(Beginning of Quoted passage)

Rep. Heck supports funding for NNSA to avoid furloughs in Nevada
October 11, 2013
Thank you, Mr. Chairman and I thank my friend, the gentleman from New Jersey, Mr. Frelinghuysen for his leadership in bringing this important measure to the floor.
Since the start of the partial shutdown 11 days ago, the House has focused on one of our key constitutional functions - funding key portions of the federal government.
We have come together in a bipartisan way several times over the past few days to pay our troops, provide benefits for the families of fallen soldiers, reopen the NIH and ensure that all patients have access to cancer clinical trials, put food safety inspectors back on the job, provide money for disaster relief efforts, and fund other crucial governmental departments and operations.
These are the types of tough spending choices the American people, and people in my district, demand we make. When you are nearly $17 trillion in debt, you have to prioritize...just like any business or family does when funds are tight.
Today Mr. Chairman, we turn our focus to a critical issue of national security and public safety... and that is ensuring the National Nuclear Security Administration has the funding it needs to secure our nuclear stockpile and materials.
Recent reports indicate that the Department of Energy may begin furloughing employees and contractors at the 8 NNSA sites around the country starting October 21.
Sites, such as the Nevada National Security Site which is home to approximately 2,500 employees and contractors, will reduce staffing to levels sufficient to maintain "minimally safe operations."
This situation presents a threat to national security, public safety, and our economy.

(End of Quoted passage)

# Tasks to complete:
a. According to the speech on NNSA funding, about how many employees and contractors does the Nevada National Security Site have?
b. Write the next part of the speech on NNSA funding, picking up after its final sentence.
The records that come after this speech are not needed for any task.

(Beginning of Provided information)

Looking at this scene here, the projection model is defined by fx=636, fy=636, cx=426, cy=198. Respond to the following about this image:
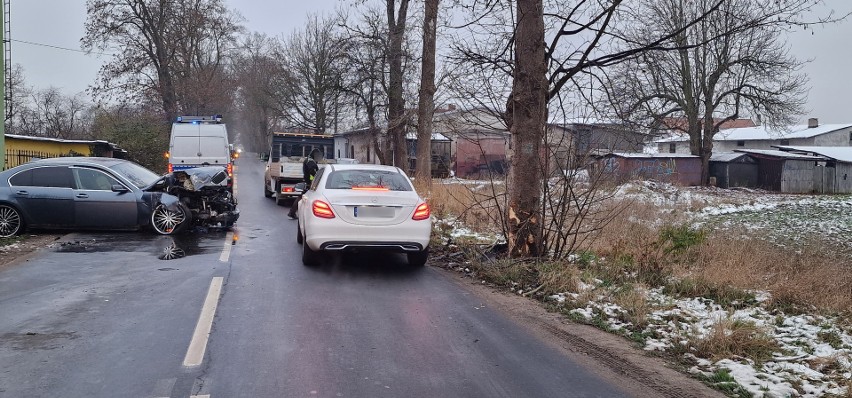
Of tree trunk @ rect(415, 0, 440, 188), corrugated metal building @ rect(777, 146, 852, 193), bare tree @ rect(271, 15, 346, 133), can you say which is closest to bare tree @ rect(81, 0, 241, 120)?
bare tree @ rect(271, 15, 346, 133)

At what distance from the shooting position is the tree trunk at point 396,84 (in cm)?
2544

(End of Provided information)

# Task answers:
a. Approximately 2,500.

b.
The Nevada National Security Site is charged with supporting our nuclear stockpile. Additionally, the Security Site oversees and administers the training for first- responders in the prevention, protection, and response to possible terrorist use of radiological or nuclear material
With critical functions such as these, "minimally safe operations" is simply not an option. And the same is true at NNSA sites around the country that contain experimental and storage facilities that could become compromised if they are not properly staffed.
The men and women who work at these sites not only have critical duties, they are also critical to their local economies.
In fact, contractors at NNSA sites may reduce their work force by as much as 80-90%.
Such attrition would take a great deal of money out of our economy at a time when states like mine, with an unemployment rate of 9.5%, can ill-afford to lose jobs.
H.J. Res. 76 prevents harm to our economy and maintains our national security by providing funding to keep NNSA employees and contractors on the job.
I urge my colleagues to support this bill and yield back the balance of my time.